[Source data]
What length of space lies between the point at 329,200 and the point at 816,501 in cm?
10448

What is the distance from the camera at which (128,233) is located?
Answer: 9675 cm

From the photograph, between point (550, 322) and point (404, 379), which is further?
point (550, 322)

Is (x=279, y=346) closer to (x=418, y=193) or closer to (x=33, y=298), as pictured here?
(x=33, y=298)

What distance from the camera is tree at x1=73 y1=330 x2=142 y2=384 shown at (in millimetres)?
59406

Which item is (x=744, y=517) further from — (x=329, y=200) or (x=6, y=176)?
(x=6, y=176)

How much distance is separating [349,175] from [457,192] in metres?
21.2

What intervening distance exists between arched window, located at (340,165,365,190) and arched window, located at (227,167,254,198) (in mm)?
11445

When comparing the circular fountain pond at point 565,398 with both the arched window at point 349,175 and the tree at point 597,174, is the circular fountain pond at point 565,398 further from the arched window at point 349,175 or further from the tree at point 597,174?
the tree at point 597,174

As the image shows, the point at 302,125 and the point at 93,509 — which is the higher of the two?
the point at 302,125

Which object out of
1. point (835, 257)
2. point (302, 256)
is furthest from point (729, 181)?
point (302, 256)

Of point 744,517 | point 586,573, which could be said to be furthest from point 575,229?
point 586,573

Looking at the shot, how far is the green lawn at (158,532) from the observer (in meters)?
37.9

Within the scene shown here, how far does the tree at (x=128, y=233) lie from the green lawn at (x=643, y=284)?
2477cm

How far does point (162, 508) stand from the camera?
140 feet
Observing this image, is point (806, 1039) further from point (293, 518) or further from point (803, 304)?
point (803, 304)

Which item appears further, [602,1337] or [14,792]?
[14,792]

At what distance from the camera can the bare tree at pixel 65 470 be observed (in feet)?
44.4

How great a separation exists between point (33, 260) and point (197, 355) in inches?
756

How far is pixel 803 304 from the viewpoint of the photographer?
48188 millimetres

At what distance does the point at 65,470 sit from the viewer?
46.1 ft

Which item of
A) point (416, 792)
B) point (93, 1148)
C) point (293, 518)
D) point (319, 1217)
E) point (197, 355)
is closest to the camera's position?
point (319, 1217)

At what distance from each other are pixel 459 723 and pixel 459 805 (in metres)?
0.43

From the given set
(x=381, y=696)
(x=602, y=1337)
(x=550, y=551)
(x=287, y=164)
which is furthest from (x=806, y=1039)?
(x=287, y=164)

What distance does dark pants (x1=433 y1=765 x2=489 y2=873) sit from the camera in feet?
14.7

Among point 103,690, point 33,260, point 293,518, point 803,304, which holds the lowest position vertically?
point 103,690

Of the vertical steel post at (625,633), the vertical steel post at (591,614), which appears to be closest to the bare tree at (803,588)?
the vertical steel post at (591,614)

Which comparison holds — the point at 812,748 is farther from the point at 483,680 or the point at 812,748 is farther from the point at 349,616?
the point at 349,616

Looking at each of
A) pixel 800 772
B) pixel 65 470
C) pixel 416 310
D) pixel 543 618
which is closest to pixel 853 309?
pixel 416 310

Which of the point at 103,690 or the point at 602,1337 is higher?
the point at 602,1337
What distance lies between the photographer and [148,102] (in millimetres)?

Problem to solve - Reproduce every one of the items above word for word.

Result -
What length of space lies between the point at 329,200 and the point at 816,501 in cm?
10448

What is the distance from the camera at which (128,233) is located?
Answer: 9675 cm

From the photograph, between point (550, 322) and point (404, 379), which is further?
point (550, 322)

Is (x=279, y=346) closer to (x=418, y=193) or closer to (x=33, y=298), as pictured here?
(x=33, y=298)

What distance from the camera is tree at x1=73 y1=330 x2=142 y2=384 shown at (in millimetres)?
59406

Which item is (x=744, y=517) further from — (x=329, y=200) or (x=6, y=176)?
(x=6, y=176)

How much distance is separating [349,175] from [457,192] in metres?
21.2

What intervening distance exists between arched window, located at (340,165,365,190) and arched window, located at (227,167,254,198) (in mm)?
11445

When comparing the circular fountain pond at point 565,398 with both the arched window at point 349,175 and the tree at point 597,174, is the circular fountain pond at point 565,398 further from the arched window at point 349,175 or further from the tree at point 597,174?
the tree at point 597,174

As the image shows, the point at 302,125 and the point at 93,509 — which is the higher of the two?
the point at 302,125

Which object out of
1. point (835, 257)
2. point (302, 256)
is furthest from point (729, 181)?
point (302, 256)

Of point 744,517 | point 586,573, which could be said to be furthest from point 575,229?
point 586,573

Looking at the shot, how far is the green lawn at (158,532) from the observer (in meters)?
37.9

Within the scene shown here, how far does the tree at (x=128, y=233) lie from the green lawn at (x=643, y=284)?
2477cm

How far does point (162, 508) stand from the camera?
140 feet
Observing this image, is point (806, 1039) further from point (293, 518) or further from point (803, 304)?
point (803, 304)

Which item appears further, [602,1337] or [14,792]?
[14,792]

At what distance from the camera can the bare tree at pixel 65 470 be observed (in feet)?
44.4

How great a separation exists between point (33, 260) and point (197, 355) in inches?
756

How far is pixel 803 304 from the viewpoint of the photographer?
48188 millimetres

At what distance does the point at 65,470 sit from the viewer?
46.1 ft

Which item of
A) point (416, 792)
B) point (93, 1148)
C) point (293, 518)
D) point (319, 1217)
E) point (197, 355)
is closest to the camera's position?
point (319, 1217)

At what distance from each other are pixel 459 723 and pixel 459 805 (in metres)?
0.43

From the given set
(x=381, y=696)
(x=602, y=1337)
(x=550, y=551)
(x=287, y=164)
which is furthest from (x=806, y=1039)?
(x=287, y=164)

What distance does dark pants (x1=433 y1=765 x2=489 y2=873) sit from the camera in feet?
14.7

Among point 103,690, point 33,260, point 293,518, point 803,304, which holds the lowest position vertically?
point 103,690

Of the vertical steel post at (625,633), the vertical steel post at (591,614), which appears to be closest to the bare tree at (803,588)?
the vertical steel post at (591,614)

Which comparison holds — the point at 812,748 is farther from the point at 483,680 or the point at 812,748 is farther from the point at 349,616?
the point at 349,616

Looking at each of
A) pixel 800 772
B) pixel 65 470
C) pixel 416 310
D) pixel 543 618
which is closest to pixel 853 309?
pixel 416 310

Which of the point at 103,690 or the point at 602,1337 is higher?
the point at 602,1337
What distance lies between the photographer and [148,102] (in millimetres)?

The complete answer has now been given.